## Records shown
────────

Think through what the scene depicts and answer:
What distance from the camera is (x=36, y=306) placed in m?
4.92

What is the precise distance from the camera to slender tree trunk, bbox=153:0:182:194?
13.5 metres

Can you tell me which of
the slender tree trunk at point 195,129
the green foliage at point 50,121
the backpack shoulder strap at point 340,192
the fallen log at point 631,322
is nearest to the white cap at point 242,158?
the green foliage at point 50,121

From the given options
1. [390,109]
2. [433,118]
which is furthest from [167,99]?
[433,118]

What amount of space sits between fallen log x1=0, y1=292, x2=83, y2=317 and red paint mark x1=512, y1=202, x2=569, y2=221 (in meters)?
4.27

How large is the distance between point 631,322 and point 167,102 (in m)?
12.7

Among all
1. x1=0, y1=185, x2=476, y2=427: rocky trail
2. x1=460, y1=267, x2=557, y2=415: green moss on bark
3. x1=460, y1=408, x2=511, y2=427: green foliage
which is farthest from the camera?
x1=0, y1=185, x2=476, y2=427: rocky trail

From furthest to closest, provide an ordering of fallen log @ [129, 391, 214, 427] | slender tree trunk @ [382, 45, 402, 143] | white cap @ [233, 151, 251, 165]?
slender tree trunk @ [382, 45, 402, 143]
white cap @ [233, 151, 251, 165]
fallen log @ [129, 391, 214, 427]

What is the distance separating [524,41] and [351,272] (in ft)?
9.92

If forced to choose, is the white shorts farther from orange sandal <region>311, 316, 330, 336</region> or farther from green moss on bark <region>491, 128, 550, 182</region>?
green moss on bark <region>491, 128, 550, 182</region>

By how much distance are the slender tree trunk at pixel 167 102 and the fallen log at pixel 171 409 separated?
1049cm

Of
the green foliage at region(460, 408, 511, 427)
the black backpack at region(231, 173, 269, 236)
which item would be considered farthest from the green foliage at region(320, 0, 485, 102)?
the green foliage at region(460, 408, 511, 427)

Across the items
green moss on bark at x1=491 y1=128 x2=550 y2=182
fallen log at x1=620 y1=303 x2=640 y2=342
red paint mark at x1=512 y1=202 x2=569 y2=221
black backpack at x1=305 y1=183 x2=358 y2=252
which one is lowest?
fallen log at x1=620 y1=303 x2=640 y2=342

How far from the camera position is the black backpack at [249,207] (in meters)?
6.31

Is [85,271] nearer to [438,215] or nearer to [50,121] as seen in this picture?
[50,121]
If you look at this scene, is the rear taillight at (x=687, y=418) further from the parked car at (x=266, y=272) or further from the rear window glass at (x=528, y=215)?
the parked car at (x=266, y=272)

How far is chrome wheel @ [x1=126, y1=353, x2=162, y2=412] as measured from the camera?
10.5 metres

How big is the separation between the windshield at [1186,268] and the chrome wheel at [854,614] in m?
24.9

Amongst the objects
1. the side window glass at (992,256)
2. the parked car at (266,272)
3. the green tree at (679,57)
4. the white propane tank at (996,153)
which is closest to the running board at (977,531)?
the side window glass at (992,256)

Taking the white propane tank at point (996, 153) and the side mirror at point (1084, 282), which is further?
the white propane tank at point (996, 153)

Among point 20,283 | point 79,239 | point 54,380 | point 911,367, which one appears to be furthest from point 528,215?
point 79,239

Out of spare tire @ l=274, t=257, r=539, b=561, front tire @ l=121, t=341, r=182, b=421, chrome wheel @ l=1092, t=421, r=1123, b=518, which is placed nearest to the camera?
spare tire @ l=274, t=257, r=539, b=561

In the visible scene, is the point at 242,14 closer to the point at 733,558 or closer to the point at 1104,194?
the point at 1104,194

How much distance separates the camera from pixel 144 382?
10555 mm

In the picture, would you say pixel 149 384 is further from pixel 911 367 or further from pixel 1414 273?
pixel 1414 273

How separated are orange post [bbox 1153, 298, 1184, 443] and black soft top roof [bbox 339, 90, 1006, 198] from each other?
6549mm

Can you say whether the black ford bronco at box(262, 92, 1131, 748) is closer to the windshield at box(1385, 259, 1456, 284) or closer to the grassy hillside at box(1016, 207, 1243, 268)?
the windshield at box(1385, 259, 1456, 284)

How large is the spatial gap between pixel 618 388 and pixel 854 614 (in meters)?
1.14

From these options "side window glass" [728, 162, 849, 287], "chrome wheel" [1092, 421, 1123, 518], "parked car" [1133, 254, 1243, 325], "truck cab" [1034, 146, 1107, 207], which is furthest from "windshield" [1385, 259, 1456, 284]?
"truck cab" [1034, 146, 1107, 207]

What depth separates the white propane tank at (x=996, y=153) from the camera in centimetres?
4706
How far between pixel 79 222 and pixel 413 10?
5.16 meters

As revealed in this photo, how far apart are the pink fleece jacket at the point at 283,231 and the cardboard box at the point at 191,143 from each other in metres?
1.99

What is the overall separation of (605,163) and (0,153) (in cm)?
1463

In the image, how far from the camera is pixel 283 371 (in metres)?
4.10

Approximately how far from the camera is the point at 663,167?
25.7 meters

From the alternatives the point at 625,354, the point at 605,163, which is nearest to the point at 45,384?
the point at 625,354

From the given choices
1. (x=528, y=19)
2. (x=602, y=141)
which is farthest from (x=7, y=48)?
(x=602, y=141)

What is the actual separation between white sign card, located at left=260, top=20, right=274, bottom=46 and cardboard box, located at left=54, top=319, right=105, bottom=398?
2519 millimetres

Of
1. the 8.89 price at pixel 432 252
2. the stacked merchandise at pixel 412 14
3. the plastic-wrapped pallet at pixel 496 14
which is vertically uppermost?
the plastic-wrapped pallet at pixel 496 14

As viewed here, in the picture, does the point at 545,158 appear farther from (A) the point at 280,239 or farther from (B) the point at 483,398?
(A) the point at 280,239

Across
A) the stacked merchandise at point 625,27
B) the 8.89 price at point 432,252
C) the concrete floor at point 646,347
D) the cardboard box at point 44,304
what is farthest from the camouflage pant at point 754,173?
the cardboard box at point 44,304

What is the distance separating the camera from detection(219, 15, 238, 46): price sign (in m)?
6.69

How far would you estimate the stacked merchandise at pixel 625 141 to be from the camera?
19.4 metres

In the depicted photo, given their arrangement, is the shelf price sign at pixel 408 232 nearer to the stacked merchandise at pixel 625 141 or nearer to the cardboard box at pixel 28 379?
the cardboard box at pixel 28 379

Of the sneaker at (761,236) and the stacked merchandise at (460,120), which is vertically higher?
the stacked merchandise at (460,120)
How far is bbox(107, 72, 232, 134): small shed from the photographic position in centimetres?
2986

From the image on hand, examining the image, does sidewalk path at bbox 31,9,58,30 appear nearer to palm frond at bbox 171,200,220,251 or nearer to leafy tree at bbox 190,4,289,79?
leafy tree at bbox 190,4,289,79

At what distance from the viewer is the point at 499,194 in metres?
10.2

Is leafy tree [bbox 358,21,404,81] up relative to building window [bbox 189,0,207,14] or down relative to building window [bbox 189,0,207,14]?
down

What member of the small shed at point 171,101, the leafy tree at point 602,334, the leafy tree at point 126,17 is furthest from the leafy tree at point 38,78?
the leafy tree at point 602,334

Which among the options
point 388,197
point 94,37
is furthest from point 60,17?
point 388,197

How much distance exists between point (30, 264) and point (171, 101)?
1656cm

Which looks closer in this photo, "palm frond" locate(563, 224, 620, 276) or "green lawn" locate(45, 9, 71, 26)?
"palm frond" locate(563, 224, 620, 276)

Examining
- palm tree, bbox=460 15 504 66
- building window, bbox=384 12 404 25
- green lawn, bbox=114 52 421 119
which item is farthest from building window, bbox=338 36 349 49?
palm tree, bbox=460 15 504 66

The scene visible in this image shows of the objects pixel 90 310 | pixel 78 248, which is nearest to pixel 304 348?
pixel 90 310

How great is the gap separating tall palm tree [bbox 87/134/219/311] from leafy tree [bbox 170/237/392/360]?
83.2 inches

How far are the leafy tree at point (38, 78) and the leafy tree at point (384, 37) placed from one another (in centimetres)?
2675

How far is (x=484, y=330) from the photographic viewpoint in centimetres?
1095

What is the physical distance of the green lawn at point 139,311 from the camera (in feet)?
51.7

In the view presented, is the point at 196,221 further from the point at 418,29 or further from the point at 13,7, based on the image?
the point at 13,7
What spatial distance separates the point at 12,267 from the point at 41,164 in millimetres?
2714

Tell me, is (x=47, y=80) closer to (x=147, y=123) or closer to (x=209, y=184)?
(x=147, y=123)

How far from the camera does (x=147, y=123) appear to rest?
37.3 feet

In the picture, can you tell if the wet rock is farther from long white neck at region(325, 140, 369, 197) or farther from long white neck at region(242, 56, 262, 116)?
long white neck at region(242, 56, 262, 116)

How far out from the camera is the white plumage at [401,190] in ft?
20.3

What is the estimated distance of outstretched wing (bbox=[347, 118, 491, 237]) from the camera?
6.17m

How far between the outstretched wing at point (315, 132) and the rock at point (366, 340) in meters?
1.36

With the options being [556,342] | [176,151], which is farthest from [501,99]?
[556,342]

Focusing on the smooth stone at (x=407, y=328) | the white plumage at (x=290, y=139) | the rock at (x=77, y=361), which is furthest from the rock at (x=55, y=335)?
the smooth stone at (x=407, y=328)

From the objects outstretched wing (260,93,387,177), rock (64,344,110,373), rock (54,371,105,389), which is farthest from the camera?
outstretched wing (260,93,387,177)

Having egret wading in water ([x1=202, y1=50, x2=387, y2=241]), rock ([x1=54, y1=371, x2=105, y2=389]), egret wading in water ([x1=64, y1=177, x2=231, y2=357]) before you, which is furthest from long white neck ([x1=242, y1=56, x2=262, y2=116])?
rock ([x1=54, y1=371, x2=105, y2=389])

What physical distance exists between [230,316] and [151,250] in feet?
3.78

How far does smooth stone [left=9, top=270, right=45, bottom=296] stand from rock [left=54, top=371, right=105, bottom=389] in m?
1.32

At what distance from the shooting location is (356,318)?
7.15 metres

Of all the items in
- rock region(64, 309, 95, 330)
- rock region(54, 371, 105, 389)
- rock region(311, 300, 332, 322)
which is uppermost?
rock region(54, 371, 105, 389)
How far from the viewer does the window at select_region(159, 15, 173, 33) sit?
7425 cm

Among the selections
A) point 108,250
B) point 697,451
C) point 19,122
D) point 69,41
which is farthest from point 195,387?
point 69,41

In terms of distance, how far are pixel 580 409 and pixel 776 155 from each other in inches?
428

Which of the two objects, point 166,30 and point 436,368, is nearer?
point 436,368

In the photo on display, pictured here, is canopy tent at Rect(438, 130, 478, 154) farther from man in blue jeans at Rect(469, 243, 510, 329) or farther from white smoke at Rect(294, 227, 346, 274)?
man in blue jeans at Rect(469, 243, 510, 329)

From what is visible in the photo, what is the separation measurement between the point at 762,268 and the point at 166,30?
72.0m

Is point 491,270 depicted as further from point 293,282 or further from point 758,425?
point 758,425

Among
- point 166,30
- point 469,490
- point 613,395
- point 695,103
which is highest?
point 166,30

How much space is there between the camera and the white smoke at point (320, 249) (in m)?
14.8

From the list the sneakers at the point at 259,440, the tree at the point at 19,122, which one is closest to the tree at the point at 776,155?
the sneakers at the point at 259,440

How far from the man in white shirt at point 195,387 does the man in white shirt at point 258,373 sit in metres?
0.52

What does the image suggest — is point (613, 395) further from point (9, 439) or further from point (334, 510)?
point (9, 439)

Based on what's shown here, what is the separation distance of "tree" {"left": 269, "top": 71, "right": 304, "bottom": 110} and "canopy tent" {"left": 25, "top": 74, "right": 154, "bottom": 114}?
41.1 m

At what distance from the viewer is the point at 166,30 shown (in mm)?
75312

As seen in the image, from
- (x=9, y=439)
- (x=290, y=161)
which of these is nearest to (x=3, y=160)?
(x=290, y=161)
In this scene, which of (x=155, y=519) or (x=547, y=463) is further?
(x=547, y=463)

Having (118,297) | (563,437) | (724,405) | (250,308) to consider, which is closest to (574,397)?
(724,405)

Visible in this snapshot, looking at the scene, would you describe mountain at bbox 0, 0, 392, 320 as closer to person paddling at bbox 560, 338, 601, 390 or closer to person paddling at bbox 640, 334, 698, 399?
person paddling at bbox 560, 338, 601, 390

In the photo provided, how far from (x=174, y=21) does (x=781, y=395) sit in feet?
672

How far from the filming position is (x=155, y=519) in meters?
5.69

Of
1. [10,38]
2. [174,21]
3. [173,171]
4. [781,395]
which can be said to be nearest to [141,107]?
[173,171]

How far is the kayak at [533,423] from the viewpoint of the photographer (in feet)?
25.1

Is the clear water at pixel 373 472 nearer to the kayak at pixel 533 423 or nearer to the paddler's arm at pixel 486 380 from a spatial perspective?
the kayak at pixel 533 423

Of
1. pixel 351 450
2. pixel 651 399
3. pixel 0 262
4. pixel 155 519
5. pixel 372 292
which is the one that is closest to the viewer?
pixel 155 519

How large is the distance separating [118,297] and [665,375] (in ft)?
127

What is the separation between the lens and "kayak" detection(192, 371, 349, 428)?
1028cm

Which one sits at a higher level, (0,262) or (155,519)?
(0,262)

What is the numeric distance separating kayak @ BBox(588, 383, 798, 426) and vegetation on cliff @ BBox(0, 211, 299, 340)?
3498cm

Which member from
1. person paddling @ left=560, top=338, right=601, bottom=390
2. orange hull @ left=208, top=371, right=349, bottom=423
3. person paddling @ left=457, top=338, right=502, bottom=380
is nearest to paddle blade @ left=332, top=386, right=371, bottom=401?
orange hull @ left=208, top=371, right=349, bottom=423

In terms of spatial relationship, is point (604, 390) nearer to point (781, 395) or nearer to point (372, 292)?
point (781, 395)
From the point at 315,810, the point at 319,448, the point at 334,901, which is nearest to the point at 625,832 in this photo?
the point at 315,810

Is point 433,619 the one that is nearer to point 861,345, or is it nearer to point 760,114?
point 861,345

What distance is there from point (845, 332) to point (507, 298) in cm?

────────

## Direction
Set down nothing but the lines from the one with "In terms of spatial" through the end of the records, keeping each line exactly as written and including both ends.

## Solution to the exercise
In terms of spatial relationship, is point (604, 390) nearer to point (781, 395) or nearer to point (372, 292)?
point (781, 395)
From the point at 315,810, the point at 319,448, the point at 334,901, which is nearest to the point at 625,832 in this photo?
the point at 315,810

Is point 433,619 the one that is nearer to point 861,345, or is it nearer to point 760,114?
point 861,345

What distance is there from point (845, 332) to point (507, 298) in cm?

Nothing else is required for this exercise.